The co-localization of the UV bullseye size QTL, flowerhead size QTL and a previously known flowering time QTL may indicate a single highly pleiotropic locus or several closely linked loci, which could inhibit UV bullseye size from responding to selection without change in correlated characters. The genetic architecture of proportional UV pigmentation is relatively simple and different from that of UV bullseye size, and so should be able to respond to natural or artificial selection independently.
在向日葵及许多其他植物物种中,花朵紫外线(UV)色素沉着的模式在种内和种间均存在差异,影响传粉者的吸引力,并且对繁殖成功率和作物产量可能至关重要。然而,紫外线模式变化的遗传基础在很大程度上尚不清楚。本研究调查了驯化向日葵的近缘种——银叶向日葵中紫外线靶心的比例和绝对大小的遗传结构。
使用一台经过改装以捕捉紫外线(320 - 380纳米)的相机,对一个F2作图群体中的花朵紫外线模式进行表型分析,然后通过简化基因组测序和连锁作图来鉴定数量性状基因座(QTL)。还评估了这些QTL预测自然群体个体紫外线模式的能力。

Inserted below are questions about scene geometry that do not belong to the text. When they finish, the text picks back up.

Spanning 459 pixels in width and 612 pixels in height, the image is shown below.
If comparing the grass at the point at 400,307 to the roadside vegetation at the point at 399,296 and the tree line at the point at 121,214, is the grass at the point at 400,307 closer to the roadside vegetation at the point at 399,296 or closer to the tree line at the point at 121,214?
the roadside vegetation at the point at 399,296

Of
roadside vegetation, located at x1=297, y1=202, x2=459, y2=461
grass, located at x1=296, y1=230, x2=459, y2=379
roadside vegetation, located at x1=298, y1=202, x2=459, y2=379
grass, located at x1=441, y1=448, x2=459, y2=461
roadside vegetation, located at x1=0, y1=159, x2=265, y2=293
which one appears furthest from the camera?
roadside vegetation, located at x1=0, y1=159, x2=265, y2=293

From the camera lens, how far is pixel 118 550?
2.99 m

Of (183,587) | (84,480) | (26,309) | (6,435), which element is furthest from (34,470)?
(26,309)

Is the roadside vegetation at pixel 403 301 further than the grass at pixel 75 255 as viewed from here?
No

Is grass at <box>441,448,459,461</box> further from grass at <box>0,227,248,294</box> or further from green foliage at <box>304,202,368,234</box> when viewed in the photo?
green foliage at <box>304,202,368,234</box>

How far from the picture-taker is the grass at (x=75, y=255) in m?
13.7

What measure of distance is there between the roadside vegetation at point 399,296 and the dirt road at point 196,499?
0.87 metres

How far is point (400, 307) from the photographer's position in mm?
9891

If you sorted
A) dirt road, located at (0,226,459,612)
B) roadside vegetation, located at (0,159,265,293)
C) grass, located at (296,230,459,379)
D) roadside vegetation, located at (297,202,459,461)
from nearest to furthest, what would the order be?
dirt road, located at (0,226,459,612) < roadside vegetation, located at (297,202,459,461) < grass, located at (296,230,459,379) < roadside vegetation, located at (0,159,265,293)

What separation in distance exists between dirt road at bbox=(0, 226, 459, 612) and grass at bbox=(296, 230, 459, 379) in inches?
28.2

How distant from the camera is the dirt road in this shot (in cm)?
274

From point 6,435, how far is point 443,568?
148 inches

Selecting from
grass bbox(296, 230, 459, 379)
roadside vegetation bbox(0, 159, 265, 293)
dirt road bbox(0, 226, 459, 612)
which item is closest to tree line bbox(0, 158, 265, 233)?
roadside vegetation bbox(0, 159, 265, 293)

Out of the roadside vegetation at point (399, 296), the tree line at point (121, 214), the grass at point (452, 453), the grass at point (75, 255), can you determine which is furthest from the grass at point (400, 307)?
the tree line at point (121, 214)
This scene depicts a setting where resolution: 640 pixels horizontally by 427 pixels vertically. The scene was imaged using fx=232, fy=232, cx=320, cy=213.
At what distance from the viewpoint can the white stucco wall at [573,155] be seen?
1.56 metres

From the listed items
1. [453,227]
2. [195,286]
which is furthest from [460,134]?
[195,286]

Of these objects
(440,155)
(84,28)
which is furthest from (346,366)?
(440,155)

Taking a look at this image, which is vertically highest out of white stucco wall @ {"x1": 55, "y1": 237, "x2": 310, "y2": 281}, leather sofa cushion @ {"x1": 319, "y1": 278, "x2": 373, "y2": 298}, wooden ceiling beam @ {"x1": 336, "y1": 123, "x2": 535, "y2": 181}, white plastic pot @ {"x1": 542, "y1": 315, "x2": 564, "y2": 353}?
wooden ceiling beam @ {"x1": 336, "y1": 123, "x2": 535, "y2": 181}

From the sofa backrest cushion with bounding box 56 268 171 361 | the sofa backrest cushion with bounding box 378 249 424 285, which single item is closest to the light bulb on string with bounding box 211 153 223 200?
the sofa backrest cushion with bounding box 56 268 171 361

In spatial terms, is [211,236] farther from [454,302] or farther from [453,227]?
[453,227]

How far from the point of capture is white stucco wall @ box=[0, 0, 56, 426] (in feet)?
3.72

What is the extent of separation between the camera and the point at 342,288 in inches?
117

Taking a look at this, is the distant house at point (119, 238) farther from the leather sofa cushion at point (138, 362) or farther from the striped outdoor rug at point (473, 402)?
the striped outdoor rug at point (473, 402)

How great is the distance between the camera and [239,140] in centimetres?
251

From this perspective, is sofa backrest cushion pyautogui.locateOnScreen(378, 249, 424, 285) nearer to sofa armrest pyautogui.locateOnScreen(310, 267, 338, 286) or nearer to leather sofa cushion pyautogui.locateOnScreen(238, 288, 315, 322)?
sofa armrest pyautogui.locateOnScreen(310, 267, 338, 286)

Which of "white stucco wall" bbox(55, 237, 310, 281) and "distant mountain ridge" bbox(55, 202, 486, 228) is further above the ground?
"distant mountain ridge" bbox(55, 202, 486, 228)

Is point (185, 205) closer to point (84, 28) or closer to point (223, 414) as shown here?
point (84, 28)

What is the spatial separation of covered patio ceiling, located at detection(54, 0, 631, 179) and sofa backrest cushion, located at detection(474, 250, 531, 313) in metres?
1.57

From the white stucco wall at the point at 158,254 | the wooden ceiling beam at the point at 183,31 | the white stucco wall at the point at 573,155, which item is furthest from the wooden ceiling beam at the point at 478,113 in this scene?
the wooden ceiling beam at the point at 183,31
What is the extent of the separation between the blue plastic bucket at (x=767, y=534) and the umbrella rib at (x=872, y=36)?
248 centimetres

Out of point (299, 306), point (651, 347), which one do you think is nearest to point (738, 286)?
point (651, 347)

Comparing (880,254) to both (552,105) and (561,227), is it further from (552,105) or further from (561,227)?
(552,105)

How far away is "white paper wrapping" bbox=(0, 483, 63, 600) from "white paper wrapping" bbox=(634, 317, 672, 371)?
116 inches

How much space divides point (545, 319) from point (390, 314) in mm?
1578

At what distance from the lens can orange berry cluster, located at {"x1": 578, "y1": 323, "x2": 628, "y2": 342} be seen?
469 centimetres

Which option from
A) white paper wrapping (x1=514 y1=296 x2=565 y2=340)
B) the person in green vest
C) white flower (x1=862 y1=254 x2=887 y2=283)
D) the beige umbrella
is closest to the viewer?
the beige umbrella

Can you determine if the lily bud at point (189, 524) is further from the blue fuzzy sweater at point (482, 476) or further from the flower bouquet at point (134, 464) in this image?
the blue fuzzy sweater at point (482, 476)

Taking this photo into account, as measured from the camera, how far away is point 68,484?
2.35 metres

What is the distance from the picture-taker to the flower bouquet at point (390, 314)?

紫外线色素沉着比例由六个中等效应的QTL以加性方式控制,这些QTL可预测自然群体中的这种表型。相比之下,紫外线靶心大小由一个单一的大效应QTL控制,该QTL还控制花盘大小,并且与向日葵中的一个主要开花时间QTL共定位。
紫外线靶心大小QTL、花盘大小QTL和一个先前已知的开花时间QTL的共定位可能表明存在一个单一的高度多效性基因座或几个紧密连锁的基因座,这可能会抑制紫外线靶心大小在相关性状不变的情况下对选择作出响应。紫外线色素沉着比例的遗传结构相对简单,与紫外线靶心大小的遗传结构不同,因此应该能够独立地对自然选择或人工选择作出响应。